新スクの淵から

笹松しいたけの思想・哲学・技術・散文。

筆算の掛け算割り算

 皆様は筆算の掛け算割り算が出来るだろうか。「バカにするんじゃねえ!」とお怒りの方も多いかもしれない。しかし、人間というのは使わないと忘れる生き物なのだ。実際に夏休みに入って20日ほど郷里で勉強せずに過ごしていたら筆算が数字の羅列にしか見えなくなってどれとどれを九九で処理したらいいのか分からなくなった小学生がいた。私だ。郷里での帰省生活ものこりわずかとなりしぶしぶ宿題に手を付けて言うわけよ。「これ(筆算)、どことどこを掛けるんだっけ」と。祖母激怒である。「あんたこの子筆算もできよらへんでないんなどーすんなもう困るんで!!!」怒られるのは私ではなく母であった。

 

 とまあしばらくやらないと基本事項も脳みそから途中下車するのが人間という生き物である。たとえば飛行機の乗り方。年イチぐらいで乗っておかないとうっかり筆箱にハサミいれたまんま保安検査場に行く。たとえば女の落とし方。小学校3年生以後女を落としたことがないとどうやってバレンタインデーにギブミーチョコレートするのかすら思い出せない。あの頃は多少頭が良くて優しければ良かった気がする。技術者は勉強をやめた瞬間に無能となるらしいが、実生活でも勉強をやめるとギブミーチョコレートのまま成人してしまう。恋愛観がギブミーチョコレートのままでチンコに突き動かされると悲惨である。


 高校の頃、とある先輩と帰り道で恋愛の話になり、「風邪の看病とか憧れます」みたいなことを言ったら「それは高校生の恋愛観ではない」と真顔で言われたのを思い出した。

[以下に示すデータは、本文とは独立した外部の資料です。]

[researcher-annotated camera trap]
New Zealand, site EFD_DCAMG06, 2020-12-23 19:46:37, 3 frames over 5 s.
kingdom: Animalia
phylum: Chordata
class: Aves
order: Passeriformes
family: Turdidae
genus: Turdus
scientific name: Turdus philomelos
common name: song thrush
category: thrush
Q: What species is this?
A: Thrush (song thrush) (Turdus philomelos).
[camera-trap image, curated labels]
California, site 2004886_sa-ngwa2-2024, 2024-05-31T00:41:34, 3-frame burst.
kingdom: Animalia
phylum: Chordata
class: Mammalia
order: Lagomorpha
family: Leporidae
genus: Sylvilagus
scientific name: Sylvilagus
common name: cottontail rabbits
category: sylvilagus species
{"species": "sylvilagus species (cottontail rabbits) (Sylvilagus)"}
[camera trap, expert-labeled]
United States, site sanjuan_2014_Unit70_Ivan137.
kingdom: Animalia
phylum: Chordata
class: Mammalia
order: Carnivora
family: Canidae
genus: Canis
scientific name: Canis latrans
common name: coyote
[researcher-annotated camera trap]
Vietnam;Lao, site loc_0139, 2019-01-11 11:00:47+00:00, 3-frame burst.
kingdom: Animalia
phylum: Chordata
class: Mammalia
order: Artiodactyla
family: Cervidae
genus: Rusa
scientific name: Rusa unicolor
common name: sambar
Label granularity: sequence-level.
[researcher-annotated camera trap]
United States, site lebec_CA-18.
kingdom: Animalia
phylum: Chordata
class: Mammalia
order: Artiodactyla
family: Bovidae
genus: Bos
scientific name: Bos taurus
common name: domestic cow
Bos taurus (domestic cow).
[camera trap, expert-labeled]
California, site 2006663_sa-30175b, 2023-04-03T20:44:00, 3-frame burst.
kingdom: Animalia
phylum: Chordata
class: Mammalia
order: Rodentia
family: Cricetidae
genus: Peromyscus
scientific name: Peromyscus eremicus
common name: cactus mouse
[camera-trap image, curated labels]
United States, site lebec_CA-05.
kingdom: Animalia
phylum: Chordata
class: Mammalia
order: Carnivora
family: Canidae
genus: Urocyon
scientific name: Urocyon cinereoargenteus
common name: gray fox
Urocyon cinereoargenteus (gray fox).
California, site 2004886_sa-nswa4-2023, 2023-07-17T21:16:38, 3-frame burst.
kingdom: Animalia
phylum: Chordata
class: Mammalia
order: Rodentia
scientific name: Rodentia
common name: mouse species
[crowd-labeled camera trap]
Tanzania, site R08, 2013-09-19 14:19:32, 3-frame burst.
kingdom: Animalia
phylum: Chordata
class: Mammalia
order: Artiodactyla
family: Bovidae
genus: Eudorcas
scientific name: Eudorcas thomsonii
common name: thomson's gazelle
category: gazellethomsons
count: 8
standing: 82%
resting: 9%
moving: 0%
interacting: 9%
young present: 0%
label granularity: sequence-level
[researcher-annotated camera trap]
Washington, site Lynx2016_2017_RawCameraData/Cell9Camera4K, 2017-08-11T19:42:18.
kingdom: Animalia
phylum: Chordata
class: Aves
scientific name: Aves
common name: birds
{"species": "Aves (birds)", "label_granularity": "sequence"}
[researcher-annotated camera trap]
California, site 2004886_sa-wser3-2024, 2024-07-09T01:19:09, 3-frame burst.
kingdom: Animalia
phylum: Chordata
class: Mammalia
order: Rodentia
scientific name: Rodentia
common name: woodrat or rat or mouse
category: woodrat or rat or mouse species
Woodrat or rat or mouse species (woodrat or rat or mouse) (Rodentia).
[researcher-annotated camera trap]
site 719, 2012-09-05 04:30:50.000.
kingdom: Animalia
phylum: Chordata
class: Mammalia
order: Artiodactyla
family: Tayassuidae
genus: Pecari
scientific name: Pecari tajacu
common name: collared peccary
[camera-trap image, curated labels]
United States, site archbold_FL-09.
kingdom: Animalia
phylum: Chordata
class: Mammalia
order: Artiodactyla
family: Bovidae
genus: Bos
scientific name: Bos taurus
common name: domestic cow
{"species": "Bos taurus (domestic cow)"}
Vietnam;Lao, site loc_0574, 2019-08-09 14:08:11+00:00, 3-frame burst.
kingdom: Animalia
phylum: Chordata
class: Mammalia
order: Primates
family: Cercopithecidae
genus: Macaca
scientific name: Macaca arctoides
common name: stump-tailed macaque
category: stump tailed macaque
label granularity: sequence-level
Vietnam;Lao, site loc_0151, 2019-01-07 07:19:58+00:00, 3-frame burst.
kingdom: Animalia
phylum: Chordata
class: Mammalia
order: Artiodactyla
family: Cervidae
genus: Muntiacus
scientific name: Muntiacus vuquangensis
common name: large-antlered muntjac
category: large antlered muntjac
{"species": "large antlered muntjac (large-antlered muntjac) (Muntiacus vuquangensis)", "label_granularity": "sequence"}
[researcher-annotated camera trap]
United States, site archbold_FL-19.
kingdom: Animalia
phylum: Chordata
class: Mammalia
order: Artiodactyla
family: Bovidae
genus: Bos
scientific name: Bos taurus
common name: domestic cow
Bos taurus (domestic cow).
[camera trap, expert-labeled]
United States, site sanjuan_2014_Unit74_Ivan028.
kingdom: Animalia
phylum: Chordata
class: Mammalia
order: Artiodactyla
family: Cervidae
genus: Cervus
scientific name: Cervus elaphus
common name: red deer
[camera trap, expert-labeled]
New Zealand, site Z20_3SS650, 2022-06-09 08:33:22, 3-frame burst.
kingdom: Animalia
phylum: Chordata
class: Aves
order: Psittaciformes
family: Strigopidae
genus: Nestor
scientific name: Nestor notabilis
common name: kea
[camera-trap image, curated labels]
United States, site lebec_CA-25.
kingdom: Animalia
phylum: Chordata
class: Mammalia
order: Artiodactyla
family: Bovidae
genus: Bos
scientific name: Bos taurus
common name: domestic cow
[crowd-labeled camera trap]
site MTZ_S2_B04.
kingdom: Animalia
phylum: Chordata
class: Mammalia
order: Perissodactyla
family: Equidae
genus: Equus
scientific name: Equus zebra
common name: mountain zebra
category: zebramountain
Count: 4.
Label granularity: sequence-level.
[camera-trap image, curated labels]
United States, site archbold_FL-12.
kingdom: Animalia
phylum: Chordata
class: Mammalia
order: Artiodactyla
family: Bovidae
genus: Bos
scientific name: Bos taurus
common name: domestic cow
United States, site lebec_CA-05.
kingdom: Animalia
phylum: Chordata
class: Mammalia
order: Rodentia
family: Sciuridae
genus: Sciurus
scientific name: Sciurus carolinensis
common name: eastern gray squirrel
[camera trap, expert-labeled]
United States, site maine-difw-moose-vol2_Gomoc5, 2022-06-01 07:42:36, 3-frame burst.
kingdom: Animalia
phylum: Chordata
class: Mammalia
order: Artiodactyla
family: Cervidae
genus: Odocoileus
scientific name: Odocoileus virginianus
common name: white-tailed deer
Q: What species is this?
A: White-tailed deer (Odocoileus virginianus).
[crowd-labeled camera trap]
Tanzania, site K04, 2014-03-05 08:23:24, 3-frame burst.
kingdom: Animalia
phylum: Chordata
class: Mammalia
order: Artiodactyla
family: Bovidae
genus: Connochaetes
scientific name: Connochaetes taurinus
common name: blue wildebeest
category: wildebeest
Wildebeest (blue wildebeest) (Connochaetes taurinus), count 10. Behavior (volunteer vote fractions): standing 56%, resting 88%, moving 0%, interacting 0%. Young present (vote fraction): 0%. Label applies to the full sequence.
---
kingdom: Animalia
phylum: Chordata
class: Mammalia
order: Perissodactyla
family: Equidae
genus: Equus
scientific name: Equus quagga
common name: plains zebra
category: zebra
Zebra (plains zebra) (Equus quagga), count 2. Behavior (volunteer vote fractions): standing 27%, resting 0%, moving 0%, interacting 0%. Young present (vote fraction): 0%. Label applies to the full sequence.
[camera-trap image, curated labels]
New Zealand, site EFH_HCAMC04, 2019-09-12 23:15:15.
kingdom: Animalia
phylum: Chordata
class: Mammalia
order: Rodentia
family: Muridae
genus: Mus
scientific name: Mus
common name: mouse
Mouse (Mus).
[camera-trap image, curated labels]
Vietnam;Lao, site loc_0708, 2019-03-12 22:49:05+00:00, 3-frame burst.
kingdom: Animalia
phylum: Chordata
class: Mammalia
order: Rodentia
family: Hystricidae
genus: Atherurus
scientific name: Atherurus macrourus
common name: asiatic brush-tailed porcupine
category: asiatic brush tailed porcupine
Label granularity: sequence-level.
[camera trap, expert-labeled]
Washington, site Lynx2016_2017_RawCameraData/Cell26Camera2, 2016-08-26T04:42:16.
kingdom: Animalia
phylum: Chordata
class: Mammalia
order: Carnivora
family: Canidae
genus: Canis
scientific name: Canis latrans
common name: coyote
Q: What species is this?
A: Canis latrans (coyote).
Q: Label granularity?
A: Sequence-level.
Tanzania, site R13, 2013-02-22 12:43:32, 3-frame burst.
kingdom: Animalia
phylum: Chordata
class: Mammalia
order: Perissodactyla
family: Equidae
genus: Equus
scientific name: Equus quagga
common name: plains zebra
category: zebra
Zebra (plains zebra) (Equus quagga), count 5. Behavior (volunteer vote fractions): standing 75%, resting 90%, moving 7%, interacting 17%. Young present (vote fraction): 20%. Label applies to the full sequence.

当時すでに恋愛学の単位は落として留年が確定しており、エロゲーで勝手に補講を受けるとあさっての方向に思考が発達するという典型例であった。中出ししても大丈夫な義理の妹が欲しいなぁと言っていたタイプの手遅れは筑波大学へ行った。

 

 高校生の頃に業務用コンドームを売りさばこうとして失敗した話はしたが、結局売るのを諦めて事業精算ということで、顔見知りにコンドームを配って歩いた。そんなある日、「おまえの配った"業務用"でセフレを作った奴が居る」と報告を受けた。なんでも、下級生にどストレートに「なあ、セフレになろうや」とか言って承諾された同級生が居るというのだ。私は3日ほど寝込んだ。タダでコンドームを配るだけの男、タダでコンドームをゲットして下級生をセフレにする男。どうしてこうなったのか。慢心。環境の違い。

 

 恋愛資本主義経済では女性に選ばれないこと即産廃でありカルシウム配合の指定ゴミ袋にプライドと数万円を入れてソープランドへ行くと本質以外の体験はできる。別に恋愛の本質でないセックスだけなら飛田新地で2万でお釣りが来るらしい。あたしゃその2万円が惜しくて料亭に吸い込まれていった同期を見送って、ドン引きしている別の同期に「さ、かえろっか」と声をかけて電車乗って帰るのだ。なにせ、2万円あれば回転寿司に5-6回行けるからな。

 

 労働の果てにあるのは飲み会よりおっぱいであって欲しい。